Selasa 31 Aug 2010 06:24 WIB

Kejakgung Siap Menggugat Syamsul Nursalim

REPUBLIKA.CO.ID,JAKARTA--Kejaksaan Agung menyatakan siap untuk mengajukan gugatan terhadap obligor Bantuan Likuiditas Bank Indonesia (BLBI) BDNI, Syamsul Nursalim terkait adanya dugaan tunggakan (wanprestasi).  Jaksa Agung Muda Perdata dan Tata Usaha Negara (Jamdatun), Kemal Sofyan, di Jakarta, Senin, mengatakan Kejagung siap untuk mewakili pemerintah dalam menggugat Syamsul Nursalim. "Tapi kita sampai sekarang belum menerima Surat Kuasa Khusus (SKK) dari Menkeu untuk menggugat Syamsul Nursalim," katanya.

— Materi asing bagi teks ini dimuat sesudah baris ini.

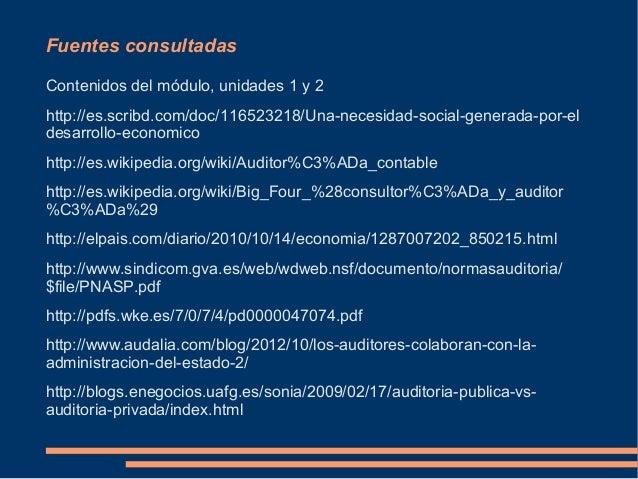 Fuentes consultadasContenidos del módulo, unidades 1 y 2http://es.scribd.com/doc/116523218/Una-necesidad-social-generada-p...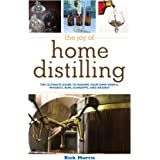 The Joy of Home Distilling: The Ultimate Guide to Making Your Own Vodka, Whiskey, Rum, Brandy, Moonshine, and More (Joy of Se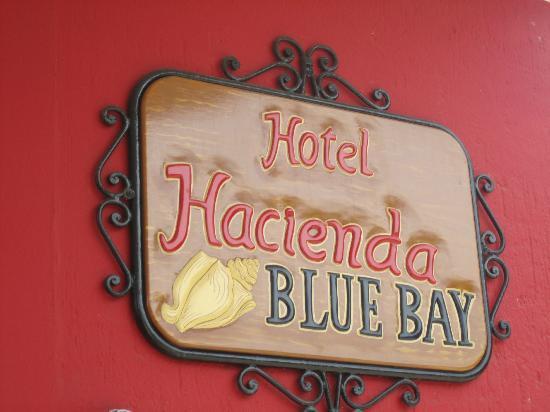 Hotel Hacienda Blue Bay : Hotel-Schild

Pihaknya bersikukuh Syamsul memang terbukti ingkar janji dalam soal pembayaran kewajiban BLBI kepada negara. "Kita inginnya segera gugat, tapi tetap harus menunggu SKK dari pemerintah," katanya.

Sementara itu, Kepala Biro Bantuan Hukum Kementerian Keuangan, Indra Surya, menyatakan pihaknya masih melakukan kajian tentang penghitungan wanprestasi oleh Syamsul Nursalim. "Pengkajian itu bersama-sama dengan Kejaksaan Agung dan Badan Pemeriksa Keuangan," katanya di Jakarta.

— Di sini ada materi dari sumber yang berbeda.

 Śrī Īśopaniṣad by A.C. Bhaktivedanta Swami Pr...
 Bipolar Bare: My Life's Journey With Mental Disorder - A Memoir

Kemenkeu mengaku telah memanggil pihak-pihak terkait termasuk pihak BDNI dan akuntan publik. "Diharapkan awal September 2010, Kemenkeu sudah dapat menerbitkan SKK kepada jaksa," katanya.

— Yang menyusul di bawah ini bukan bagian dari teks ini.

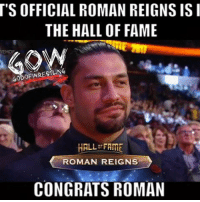 Class of 2017 prowrestling professionalwrestling romanreigns undertaker goldberg brocklesnar johncena ajstyles wwe wwehof wwenxt wweraw wwefans wwememes wwewrestling wweworldheavyweightchampion wwesuperstars wwenetwork wweuniverse wweuniversalchampionship kurtangle wrestler wrestlers wrestlingmemes wrestlemania wrestlemania33 wrestling worldwrestlingfederation worldwrestlingentertainment: T'S OFFICIAL ROMAN REIGNS ISI  THE HALL OF FAME  GODO WRESTLING  HALL FAME  ROMAN REIGNS  CONGRATS ROMAN Class of 2017 prowrestling professionalwrestling romanreigns undertaker goldberg brocklesnar johncena ajstyles wwe wwehof wwenxt wweraw wwefans wwememes wwewrestling wweworldheavyweightchampion wwesuperstars wwenetwork wweuniverse wweuniversalchampionship kurtangle wrestler wrestlers wrestlingmemes wrestlemania wrestlemania33 wrestling worldwrestlingfederation worldwrestlingentertainment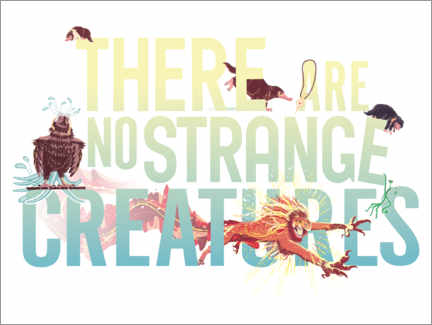 Póster  There are no strange creatures - Frase de Newt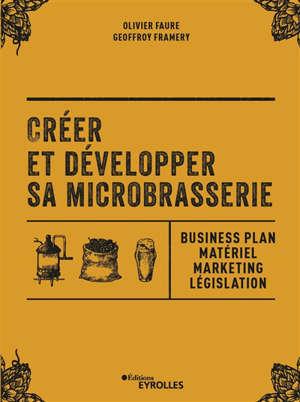 Créer et développer sa microbrasserie : business plan, matériel, marketing, législation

Masih adanya utang bos Bank Dagang Negara Indonesia (BDNI), Syamsul Nusalim, terungkap dalam persidangan Jaksa Urip Tri Gunawan terkait kasus suap dari Artalyta Suryani alias Ayin sebesar 660 ribu dolar AS, di Pengadilan Tipikor pada Mei 2008. Majelis hakim menyatakan pemilik BDNI itu masih berutang sebesar Rp4,76 triliun.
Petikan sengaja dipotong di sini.